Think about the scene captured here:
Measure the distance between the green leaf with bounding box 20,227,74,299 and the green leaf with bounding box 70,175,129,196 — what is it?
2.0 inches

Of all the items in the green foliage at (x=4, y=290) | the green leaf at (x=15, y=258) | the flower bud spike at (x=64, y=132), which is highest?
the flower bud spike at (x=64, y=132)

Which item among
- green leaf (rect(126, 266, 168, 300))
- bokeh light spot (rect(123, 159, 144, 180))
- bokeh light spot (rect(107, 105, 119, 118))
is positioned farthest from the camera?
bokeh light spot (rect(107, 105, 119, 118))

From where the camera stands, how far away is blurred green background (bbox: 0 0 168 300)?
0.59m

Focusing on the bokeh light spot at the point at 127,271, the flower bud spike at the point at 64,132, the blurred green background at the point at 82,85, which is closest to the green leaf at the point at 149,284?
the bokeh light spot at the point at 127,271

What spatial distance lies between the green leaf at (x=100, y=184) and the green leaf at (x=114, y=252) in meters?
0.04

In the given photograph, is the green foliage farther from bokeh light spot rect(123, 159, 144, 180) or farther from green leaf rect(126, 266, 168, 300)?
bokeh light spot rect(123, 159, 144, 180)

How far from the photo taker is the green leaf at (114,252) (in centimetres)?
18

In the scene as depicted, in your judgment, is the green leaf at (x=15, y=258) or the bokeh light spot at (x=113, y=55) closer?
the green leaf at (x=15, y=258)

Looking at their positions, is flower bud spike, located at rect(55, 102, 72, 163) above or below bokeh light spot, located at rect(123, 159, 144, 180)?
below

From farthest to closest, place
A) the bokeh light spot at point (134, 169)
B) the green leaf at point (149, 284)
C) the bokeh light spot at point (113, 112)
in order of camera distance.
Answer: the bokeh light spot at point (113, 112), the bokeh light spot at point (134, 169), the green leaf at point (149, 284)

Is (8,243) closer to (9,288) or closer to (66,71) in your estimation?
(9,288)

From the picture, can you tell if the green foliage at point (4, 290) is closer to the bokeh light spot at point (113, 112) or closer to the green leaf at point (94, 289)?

----------

Aim:
Extract all of the data exactly as written.

Task output:
Think about the scene captured here:
Measure the distance between the green leaf with bounding box 20,227,74,299 and the green leaf with bounding box 70,175,129,196 — what is it?
2.0 inches

Of all the items in the green foliage at (x=4, y=290) | the green leaf at (x=15, y=258) | the flower bud spike at (x=64, y=132), which is highest?
the flower bud spike at (x=64, y=132)

Which item among
- green leaf (rect(126, 266, 168, 300))
- bokeh light spot (rect(123, 159, 144, 180))
- bokeh light spot (rect(107, 105, 119, 118))
is positioned farthest from the camera?
bokeh light spot (rect(107, 105, 119, 118))

From where the camera stands, how far away is blurred green background (bbox: 0 0 168 300)?
0.59m

Focusing on the bokeh light spot at the point at 127,271, the flower bud spike at the point at 64,132, the blurred green background at the point at 82,85, which is closest to the green leaf at the point at 149,284?
the bokeh light spot at the point at 127,271

What spatial distance lies between the green leaf at (x=100, y=184) and the green leaf at (x=114, y=252) in meters?
0.04

In the given photograph, is the green foliage farther from bokeh light spot rect(123, 159, 144, 180) or farther from green leaf rect(126, 266, 168, 300)?
bokeh light spot rect(123, 159, 144, 180)

How far from the photo taker is the green leaf at (114,252) (in centimetres)?
18

In the scene as depicted, in your judgment, is the green leaf at (x=15, y=258) or the bokeh light spot at (x=113, y=55) closer?
the green leaf at (x=15, y=258)

Looking at their positions, is flower bud spike, located at rect(55, 102, 72, 163) above or below bokeh light spot, located at rect(123, 159, 144, 180)?
below

From farthest to closest, place
A) the bokeh light spot at point (134, 169)
B) the green leaf at point (149, 284)
C) the bokeh light spot at point (113, 112)
in order of camera distance.
Answer: the bokeh light spot at point (113, 112), the bokeh light spot at point (134, 169), the green leaf at point (149, 284)

Is (8,243) closer to (9,288) or closer to (66,71) in your estimation?
(9,288)

From the picture, can you tell if the green foliage at point (4, 290) is closer to the bokeh light spot at point (113, 112) or closer to the green leaf at point (94, 289)?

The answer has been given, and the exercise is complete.